» **Quoted passage**:
►

For more information about the testing analysis methods, see TestingAnalysis class.
6. Model deployment
Once our model is completed, the neural network is ready to predict outputs for inputs that it has never seen.
This process is called model deployment.
In order to generate predictions with new data, you can use
neural_network.calculate_outputs();
For instance, the new inputs are:
- Sepal length: 5.10 cm.
- Sepal width: 3.50 cm.
- Petal length: 1.40 cm.
- Petal width: 0.20 cm.
and in OpenNN we can write it as
Tensor<type, 2> inputs(1,4);
inputs.setValues({{type(5.1),type(3.5),type(1.4),type(0.2)}});
neural_network.calculate_outputs(inputs);
data_set.unscale_input_variables(inputs_descriptives);
or save the model for a later implementation in python, php,… .
neural_network.save_expression_c("../data/expression.txt");
neural_network.save_expression_python("../data/expression.txt");
References:
- UCI Machine Learning Repository. Iris Data Set.
-
Fisher,R.A. “The use of multiple measurements in taxonomic problems” Annual Eugenics, 7, Part II, 179-188 (1936);
also in “Contributions to Mathematical Statistics” (John Wiley, NY, 1950).

◄

» **Exercise task 1**: List the four new input measurements given in the model deployment section, each with its value.
» **Exercise task 2**: According to the model deployment section, what is the process of using the completed network to predict outputs for inputs it has never seen called?
The rows that follow the model deployment section are drawn from an unrelated source.

» **Dataset entries**:
►

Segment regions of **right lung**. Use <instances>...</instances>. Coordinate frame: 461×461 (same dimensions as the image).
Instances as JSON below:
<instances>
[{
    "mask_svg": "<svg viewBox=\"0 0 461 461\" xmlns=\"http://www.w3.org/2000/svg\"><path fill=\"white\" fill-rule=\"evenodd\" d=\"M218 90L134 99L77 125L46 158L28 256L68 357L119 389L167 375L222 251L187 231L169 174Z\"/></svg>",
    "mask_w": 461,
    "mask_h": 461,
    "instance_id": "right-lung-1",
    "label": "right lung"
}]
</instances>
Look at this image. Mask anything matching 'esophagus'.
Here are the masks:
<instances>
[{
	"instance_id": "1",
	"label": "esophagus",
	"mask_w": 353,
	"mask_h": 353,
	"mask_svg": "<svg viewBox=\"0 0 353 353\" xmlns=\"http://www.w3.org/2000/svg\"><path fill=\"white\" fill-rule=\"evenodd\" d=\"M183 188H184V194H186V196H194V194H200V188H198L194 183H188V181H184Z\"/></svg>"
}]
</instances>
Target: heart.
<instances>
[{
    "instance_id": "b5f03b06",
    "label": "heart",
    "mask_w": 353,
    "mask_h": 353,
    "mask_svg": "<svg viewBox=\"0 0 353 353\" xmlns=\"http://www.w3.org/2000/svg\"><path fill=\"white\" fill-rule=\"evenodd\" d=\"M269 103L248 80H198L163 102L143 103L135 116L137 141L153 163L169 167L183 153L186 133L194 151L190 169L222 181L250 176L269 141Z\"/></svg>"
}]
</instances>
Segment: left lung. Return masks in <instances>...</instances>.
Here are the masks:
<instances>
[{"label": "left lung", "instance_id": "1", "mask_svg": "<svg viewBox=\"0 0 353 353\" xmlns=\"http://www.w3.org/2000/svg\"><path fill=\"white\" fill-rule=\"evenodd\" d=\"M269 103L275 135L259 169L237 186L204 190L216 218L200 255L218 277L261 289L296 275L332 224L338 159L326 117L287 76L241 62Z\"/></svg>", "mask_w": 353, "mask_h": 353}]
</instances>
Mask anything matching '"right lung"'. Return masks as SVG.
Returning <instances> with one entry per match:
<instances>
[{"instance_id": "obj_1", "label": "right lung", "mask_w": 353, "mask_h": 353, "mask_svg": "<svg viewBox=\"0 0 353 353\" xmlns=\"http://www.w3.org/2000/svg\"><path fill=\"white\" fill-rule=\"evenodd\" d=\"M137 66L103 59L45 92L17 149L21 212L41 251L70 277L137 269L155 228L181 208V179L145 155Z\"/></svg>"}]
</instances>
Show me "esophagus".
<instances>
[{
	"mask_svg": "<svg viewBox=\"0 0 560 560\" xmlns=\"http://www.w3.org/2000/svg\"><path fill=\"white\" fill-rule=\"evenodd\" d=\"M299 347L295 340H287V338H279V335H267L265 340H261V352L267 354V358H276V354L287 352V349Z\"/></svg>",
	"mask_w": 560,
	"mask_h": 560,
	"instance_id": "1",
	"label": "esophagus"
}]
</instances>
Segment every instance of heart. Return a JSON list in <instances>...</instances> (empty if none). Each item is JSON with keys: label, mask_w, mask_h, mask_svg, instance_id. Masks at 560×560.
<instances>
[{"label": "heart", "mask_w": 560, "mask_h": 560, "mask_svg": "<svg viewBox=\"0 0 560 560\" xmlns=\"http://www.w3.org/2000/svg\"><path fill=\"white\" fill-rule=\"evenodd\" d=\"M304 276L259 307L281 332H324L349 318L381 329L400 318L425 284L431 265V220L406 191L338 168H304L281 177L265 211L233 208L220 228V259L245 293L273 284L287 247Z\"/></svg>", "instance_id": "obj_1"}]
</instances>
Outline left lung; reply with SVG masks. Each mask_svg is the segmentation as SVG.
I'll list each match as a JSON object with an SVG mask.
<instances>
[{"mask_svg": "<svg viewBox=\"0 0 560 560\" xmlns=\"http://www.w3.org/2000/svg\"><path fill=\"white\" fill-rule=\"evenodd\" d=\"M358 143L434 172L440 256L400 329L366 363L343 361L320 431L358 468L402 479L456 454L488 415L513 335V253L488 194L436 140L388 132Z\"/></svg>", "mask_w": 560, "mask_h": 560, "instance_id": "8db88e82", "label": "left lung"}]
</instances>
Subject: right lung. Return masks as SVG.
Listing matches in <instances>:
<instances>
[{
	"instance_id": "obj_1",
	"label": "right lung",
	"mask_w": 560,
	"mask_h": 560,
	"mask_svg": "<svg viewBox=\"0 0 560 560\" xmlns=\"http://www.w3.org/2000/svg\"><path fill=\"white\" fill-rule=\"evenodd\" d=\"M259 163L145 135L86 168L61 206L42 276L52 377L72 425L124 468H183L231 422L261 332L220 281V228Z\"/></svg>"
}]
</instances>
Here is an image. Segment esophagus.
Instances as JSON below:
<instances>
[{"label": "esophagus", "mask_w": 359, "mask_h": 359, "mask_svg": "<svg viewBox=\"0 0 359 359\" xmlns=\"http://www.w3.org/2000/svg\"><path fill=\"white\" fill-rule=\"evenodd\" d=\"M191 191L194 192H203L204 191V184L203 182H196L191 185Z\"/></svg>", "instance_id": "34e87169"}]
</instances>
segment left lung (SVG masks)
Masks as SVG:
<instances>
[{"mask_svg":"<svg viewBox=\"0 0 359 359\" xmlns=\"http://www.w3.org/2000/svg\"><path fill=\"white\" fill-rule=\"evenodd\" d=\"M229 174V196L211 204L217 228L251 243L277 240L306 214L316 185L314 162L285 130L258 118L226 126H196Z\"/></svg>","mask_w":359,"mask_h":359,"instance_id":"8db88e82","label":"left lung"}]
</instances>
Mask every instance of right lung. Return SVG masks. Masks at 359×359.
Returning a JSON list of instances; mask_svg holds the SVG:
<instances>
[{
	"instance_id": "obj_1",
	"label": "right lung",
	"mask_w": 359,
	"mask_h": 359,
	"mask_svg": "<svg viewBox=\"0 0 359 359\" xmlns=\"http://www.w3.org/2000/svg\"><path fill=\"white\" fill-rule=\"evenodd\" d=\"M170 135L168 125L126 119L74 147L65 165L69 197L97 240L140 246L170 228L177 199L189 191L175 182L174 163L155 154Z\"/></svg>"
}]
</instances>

◄

» **Worked solution 1**:
Sepal length: 5.10 cm
Sepal width: 3.50 cm
Petal length: 1.40 cm
Petal width: 0.20 cm

» **Worked solution 2**: Model deployment.